- EXTRACT PROVIDED:
# Which year was the best year for Video Games?



## Social_Outlaw (Aug 17, 2014)

As I tend to figure out which year was the best for Video games, It is kinda hard to decode which year was the best because of story, gameplay and so on. I say this because there was so many old games back then with advance stuff at the time like GTA SA, Half Life 2, and Viewtiful Joe. Those were amazing games at the time and still is. I would say 2011, but I'm still stuck in the past, so I'll have to say 04. That year *was *the big bang for me. In addition after all these new games we seen at E3, and Gamescom, I might have to go with this year or next after games like Bloodborne, MGS Solid 5, and Assassin's Creed Unity come out but until then I'll stick with 04.

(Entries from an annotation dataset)
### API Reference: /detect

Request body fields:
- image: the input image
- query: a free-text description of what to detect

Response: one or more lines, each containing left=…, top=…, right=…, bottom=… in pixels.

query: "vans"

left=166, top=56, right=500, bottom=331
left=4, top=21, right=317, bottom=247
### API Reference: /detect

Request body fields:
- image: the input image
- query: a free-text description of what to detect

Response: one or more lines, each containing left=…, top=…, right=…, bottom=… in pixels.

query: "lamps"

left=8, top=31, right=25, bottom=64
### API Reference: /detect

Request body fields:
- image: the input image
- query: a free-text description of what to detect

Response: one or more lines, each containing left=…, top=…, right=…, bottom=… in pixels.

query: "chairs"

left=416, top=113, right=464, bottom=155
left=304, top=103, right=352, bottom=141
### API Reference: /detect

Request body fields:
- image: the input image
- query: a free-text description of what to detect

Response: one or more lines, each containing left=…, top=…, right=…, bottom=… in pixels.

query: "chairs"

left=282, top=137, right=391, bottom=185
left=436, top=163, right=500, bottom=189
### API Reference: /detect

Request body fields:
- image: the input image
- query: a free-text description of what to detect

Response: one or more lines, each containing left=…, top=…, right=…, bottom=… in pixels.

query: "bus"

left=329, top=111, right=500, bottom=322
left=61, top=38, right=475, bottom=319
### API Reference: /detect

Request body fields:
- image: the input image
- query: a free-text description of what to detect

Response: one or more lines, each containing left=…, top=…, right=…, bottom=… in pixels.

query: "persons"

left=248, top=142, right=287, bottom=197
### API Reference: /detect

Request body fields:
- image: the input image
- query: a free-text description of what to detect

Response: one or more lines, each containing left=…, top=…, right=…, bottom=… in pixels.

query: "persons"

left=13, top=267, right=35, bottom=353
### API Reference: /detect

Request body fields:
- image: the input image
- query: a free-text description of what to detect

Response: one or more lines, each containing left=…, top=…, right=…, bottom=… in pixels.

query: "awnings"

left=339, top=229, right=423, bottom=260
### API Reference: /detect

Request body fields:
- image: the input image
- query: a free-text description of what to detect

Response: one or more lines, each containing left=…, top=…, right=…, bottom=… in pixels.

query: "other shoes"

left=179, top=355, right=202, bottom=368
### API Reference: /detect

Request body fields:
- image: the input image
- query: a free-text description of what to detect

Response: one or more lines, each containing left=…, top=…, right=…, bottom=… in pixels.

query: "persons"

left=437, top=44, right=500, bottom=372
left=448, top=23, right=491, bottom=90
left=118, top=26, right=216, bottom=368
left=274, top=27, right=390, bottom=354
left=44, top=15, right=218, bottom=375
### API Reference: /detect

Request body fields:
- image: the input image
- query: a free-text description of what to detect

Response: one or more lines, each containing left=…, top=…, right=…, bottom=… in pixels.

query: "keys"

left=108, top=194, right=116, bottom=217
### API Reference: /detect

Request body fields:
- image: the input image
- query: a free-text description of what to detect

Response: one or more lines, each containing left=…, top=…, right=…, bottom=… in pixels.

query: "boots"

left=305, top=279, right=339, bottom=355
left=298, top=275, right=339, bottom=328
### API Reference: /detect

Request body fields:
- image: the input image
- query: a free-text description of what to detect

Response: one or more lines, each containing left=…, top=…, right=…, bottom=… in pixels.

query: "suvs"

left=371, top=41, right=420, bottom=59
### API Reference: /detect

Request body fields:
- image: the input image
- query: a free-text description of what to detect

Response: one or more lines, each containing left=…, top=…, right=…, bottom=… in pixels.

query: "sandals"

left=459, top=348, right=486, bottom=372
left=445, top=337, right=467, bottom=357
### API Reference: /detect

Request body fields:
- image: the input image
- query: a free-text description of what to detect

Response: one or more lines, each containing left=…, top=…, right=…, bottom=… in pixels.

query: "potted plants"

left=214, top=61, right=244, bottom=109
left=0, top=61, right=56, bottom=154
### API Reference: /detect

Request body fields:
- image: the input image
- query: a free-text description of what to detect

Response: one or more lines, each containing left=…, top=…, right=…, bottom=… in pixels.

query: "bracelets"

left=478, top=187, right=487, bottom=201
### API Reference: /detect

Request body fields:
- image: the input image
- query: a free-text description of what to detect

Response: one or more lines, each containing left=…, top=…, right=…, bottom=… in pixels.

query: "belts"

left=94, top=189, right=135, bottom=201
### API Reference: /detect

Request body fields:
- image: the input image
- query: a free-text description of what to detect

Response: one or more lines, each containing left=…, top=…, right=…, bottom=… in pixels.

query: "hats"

- REQUIREMENTS:
(1) In the forum post about the best year for video games, which older games are named as having advanced features for their time?
(2) Write the next part of the forum post about the best year for video games, picking up after its last sentence.
You won't need the items.

- RESPONSES IN ORDER:
(1) GTA SA, Half Life 2, and Viewtiful Joe.

(2)
(Sigh) I'm done lol... what year was it for you?


----------



## Gaming4Ever (Aug 17, 2014)

Everything in the 90's


----------



## [MLG]xX420NoScopeBlazeXx (Aug 17, 2014)

2007 cause that's when CoD4 came out, the best video game of all time. CoD4 has the best hit detection of any modern FPS. Even better than Counter-Strike. Plus, the community is still very much alive, especially on PC.


----------



## Hyro-Sama (Aug 17, 2014)

Whichever year Nintendo released the most games. *DUH. *


----------



## hippy dave (Aug 17, 2014)

Somewhere in the mid '90s.


----------



## Gahars (Aug 17, 2014)

Gaming4Ever said:


> Everything in the 90's





hippy dave said:


> Somewhere in the mid '90s.


 
tfw the 90's were 40 years ago.

Kids these days, they don't know. Kids these days. They missed out.


----------



## endoverend (Aug 17, 2014)

2007 - Portal, Bioshock, Mass Effect, and Assassin's Creed. Nuff said.


----------



## zerofalcon (Aug 17, 2014)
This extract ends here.